I don't know about that... In Labor economics 320 at the University of Michigan, we learned that unions also push for increases in the minimum wage laws - even though almost all union workers earn well-over the minimum wage - because of the ripple effect that increases in the minimum wage have for all hourly wage workers. So even though only 1.6MM workers earn min wage, and 2MM earn below min wage (representing approx 5% of all hourly wage workers in the U.S. according to the stats in the study I linked to in my other post), an increase in the minimum wage would benefit all workers. Seems like if the minimum wage increase were really that ineffective, or alternatively bad for workers (you seem to be arguing both), you wouldn't have big business all uniformly opposed to it.
Also, in the same class, as well as other upper-level economics courses, we learned that companies that can exercise market power (e.g. every large multi-national or multi-state corporation in the U.S.) are not subject to the usual supply/demand competitive pressures of the market. And, counter intuitively to the basic supply/demand graphs one learns in Econ 101, controls like price ceilings, minimum wage laws, etc. have the opposite effect on such employers, compelling them to produce more goods at lower cost or hire more workers, respectively.

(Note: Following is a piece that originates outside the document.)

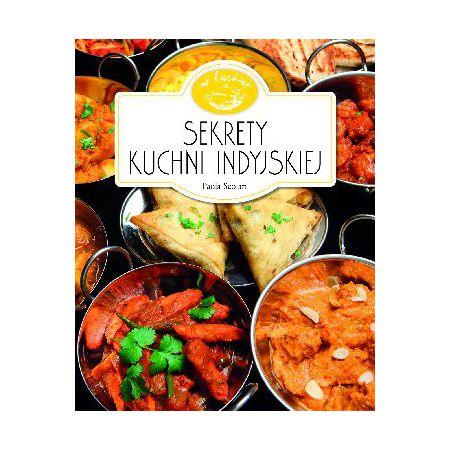 W Kuchni Sekrety Kuchni Indyjskiej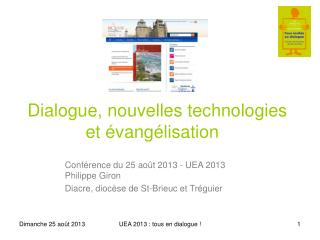 Dialogue, nouvelles technologies et évangélisation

as far as a bump in the minimum wage costing jobs, I suppose you could conceivably imagine some small mom-and-pop grocery store that hasn't already been Walmarted out of business, operating on razor thin margins, that if they were forced to pay their 16-year-old grocery baggers more than $7.25 hour, would have to simply lay some people off, and force the others to work more hours or work faster. seems like a stretch... any small business that unprofitable would probably close up shop anyway, but they may exist.